Ceci n'est pas un testament. Vous connaissez mes dernières volontés, je vous en ai fait part; et oh, que de tristesse dans votre regard... Mais ainsi vont les choses, et je ne puis que faire en sorte de songer à toute éventualité. J'espère de tout coeur que vous n'aurez jamais à ôter le cachet du présent courrier et que ces mots resteront pour toujours lettre morte. J'espère jeter moi-même ceci aux flammes en revenant près de vous. Mais en ce bas monde, on n'est jamais sûrs de rien.
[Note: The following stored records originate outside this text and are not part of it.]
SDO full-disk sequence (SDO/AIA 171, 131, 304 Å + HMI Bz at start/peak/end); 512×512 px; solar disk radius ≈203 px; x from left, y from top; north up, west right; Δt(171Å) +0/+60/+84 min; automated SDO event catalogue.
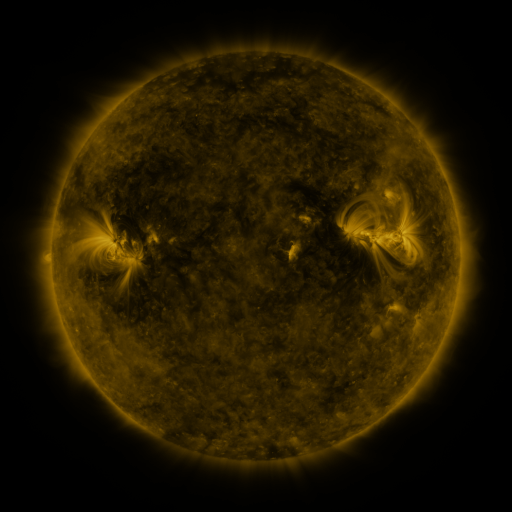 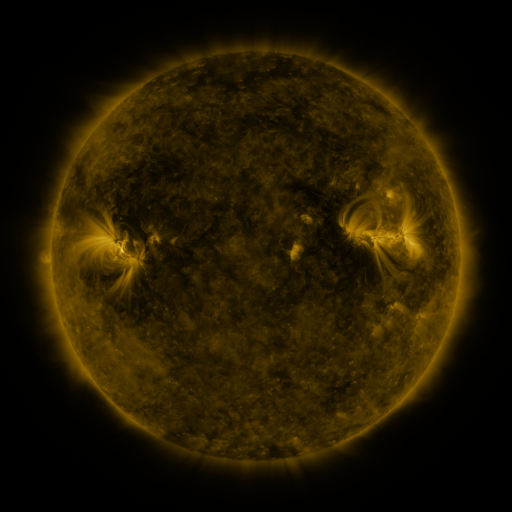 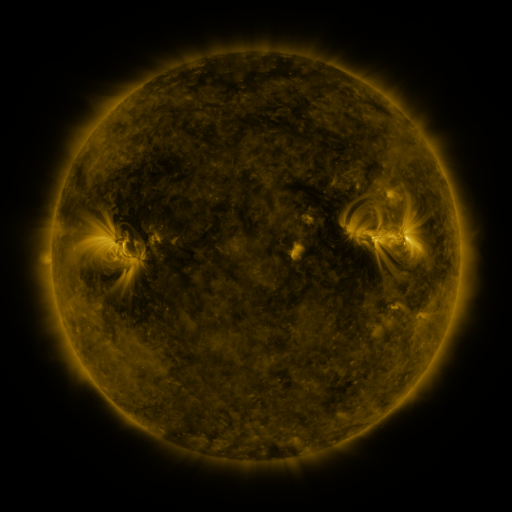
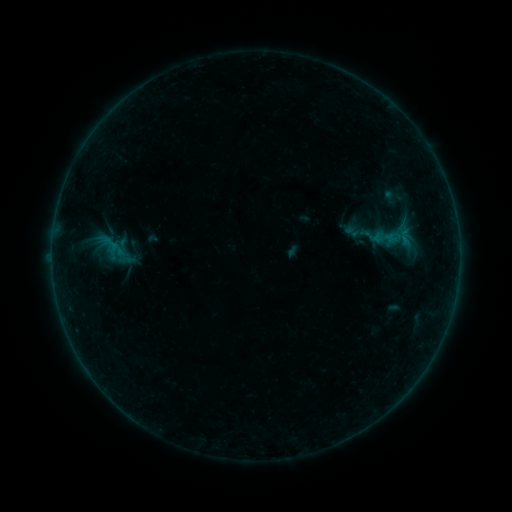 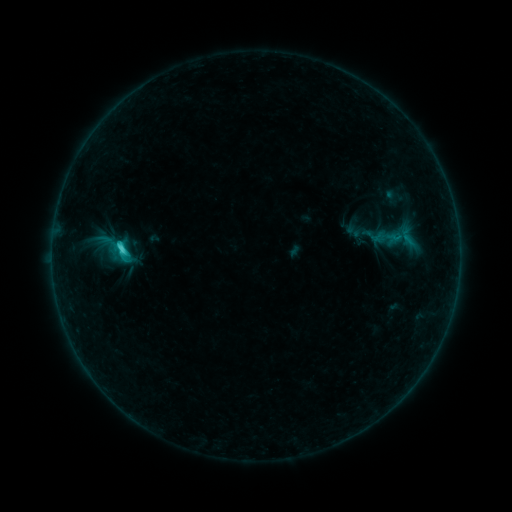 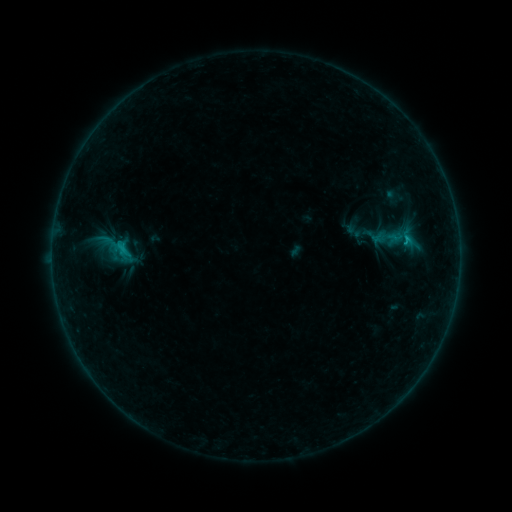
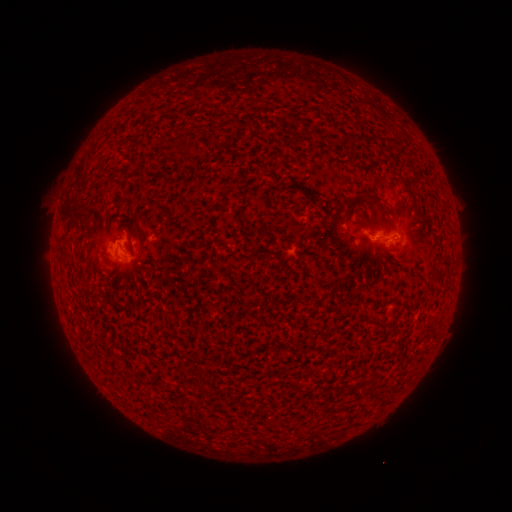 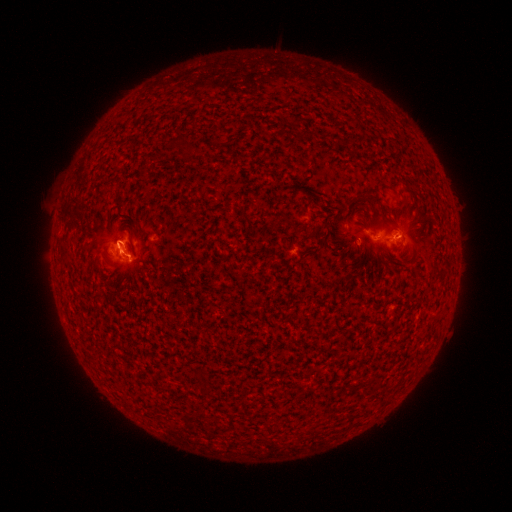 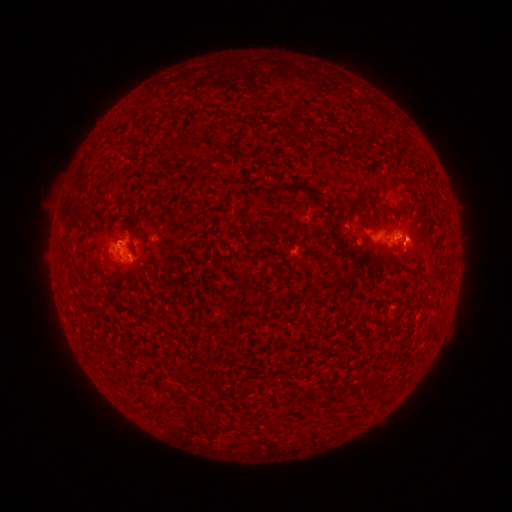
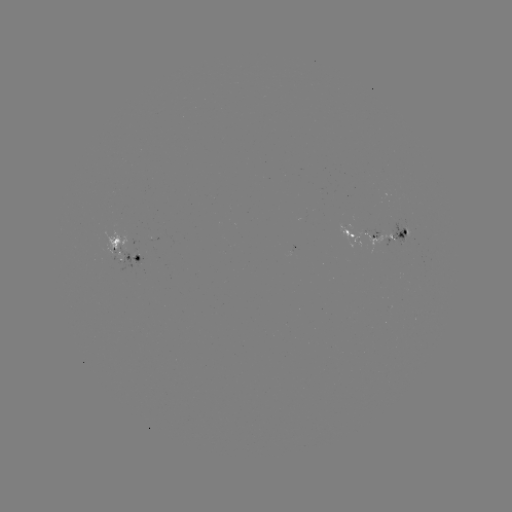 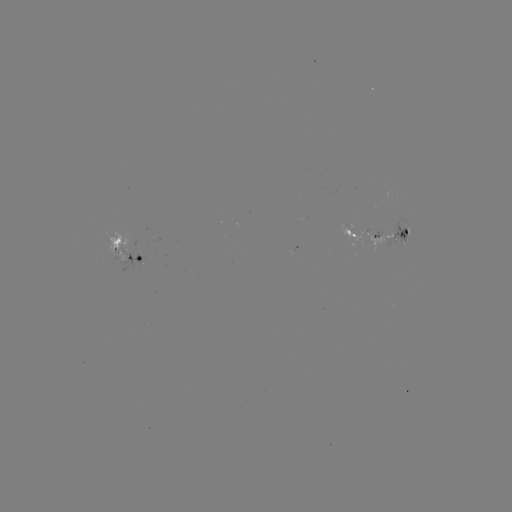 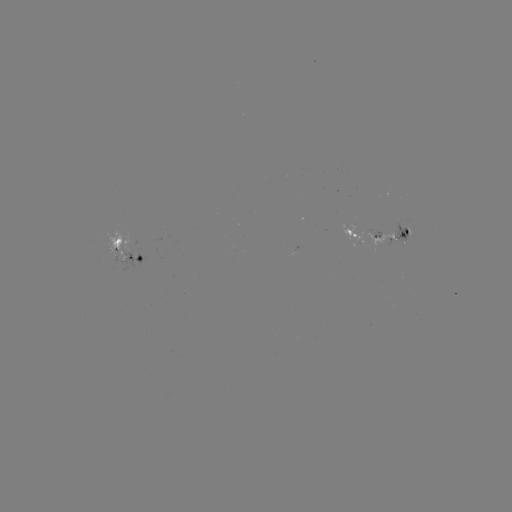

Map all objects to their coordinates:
emerging-flux region: (140, 261)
Ah, ma belle, mon coeur saigne de vous savoir bientôt loin de moi. D'un baiser veuillez apaiser ma souffrance, d'une étreinte emporter mes cauchemars. J'aurai tué cent fois pour vous revoir, ma belle; vous m'êtes plus précieuse que tout joyau, toute richesse, bien plus encore que ma vie même. Verser le sang, mien ou d'un autre, n'est qu'un sacrifice dérisoire pour contenter vos beaux yeux. Parlez, princesse, mon coeur est à vos pieds, et le sera toujours. C'est ainsi que je dépose, ici, quelques mots; ceci n'est pas un testament, ceci n'est presque rien. Je veux simplement partir, tout en sachant que vous aurez un jour si je disparais l'assurance ici même que jamais je ne vous aurais oubliée. Vous êtes tout pour moi, mon adorée et dussé-je endurer mille morts, je jure sur notre sang de tout faire pour vous revenir. Dans la nuit où j'erre à présent, vous êtes ma seule consolation, mon seul espoir, la lumière sur le senter obscur.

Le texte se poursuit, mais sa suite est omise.